### Exercise details
Copy out the full data exactly as given; pictures should not be included.

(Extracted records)
______________________________

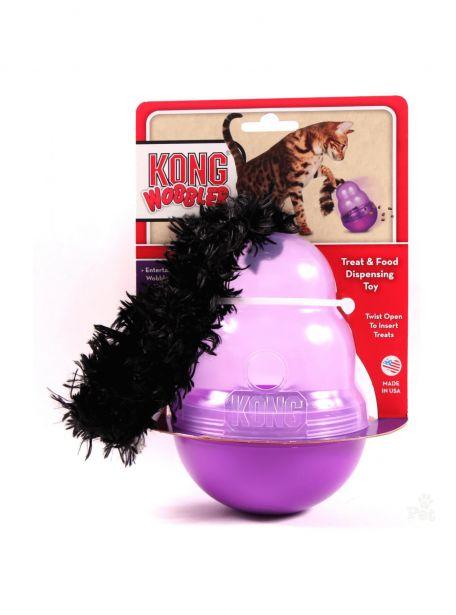 Kong Wobbler Juguete rellenable para Gato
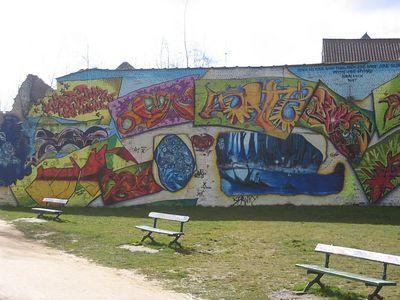 grafitti_é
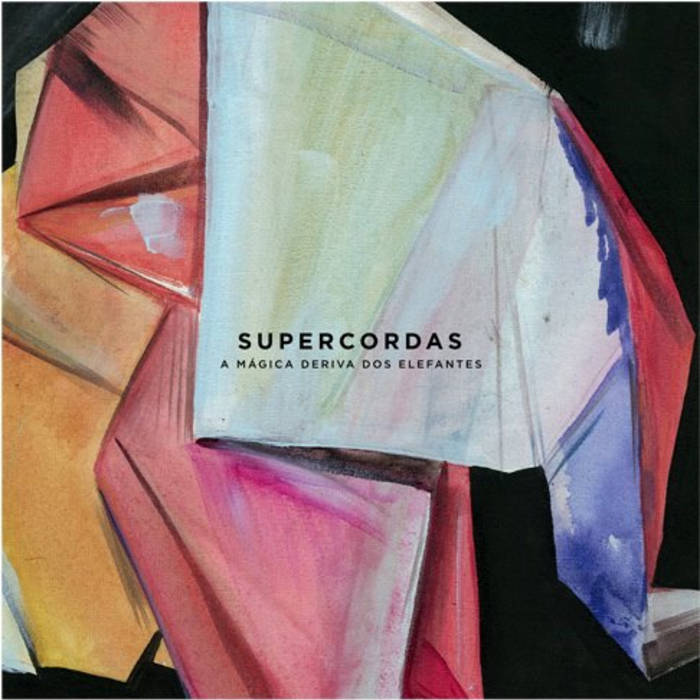 Supercordas
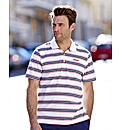 Mitre Striped Polo Reg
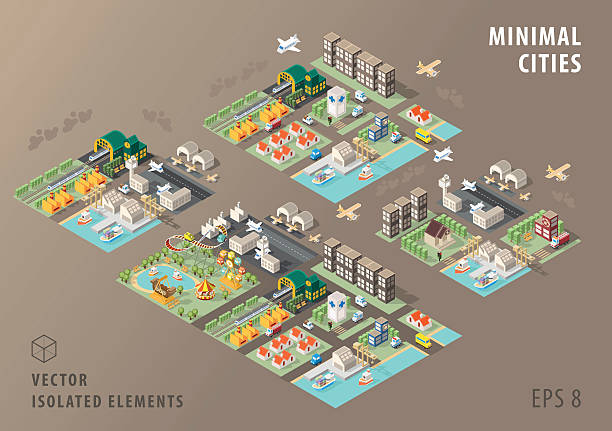 stockillustraties, clipart, cartoons en iconen met set of isolated isometric minimal city maps. elements. - airport pickup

______________________________

### The completed task
 Kong Wobbler Juguete rellenable para Gato
 grafitti_é
 Supercordas
 Mitre Striped Polo Reg
 stockillustraties, clipart, cartoons en iconen met set of isolated isometric minimal city maps. elements. - airport pickup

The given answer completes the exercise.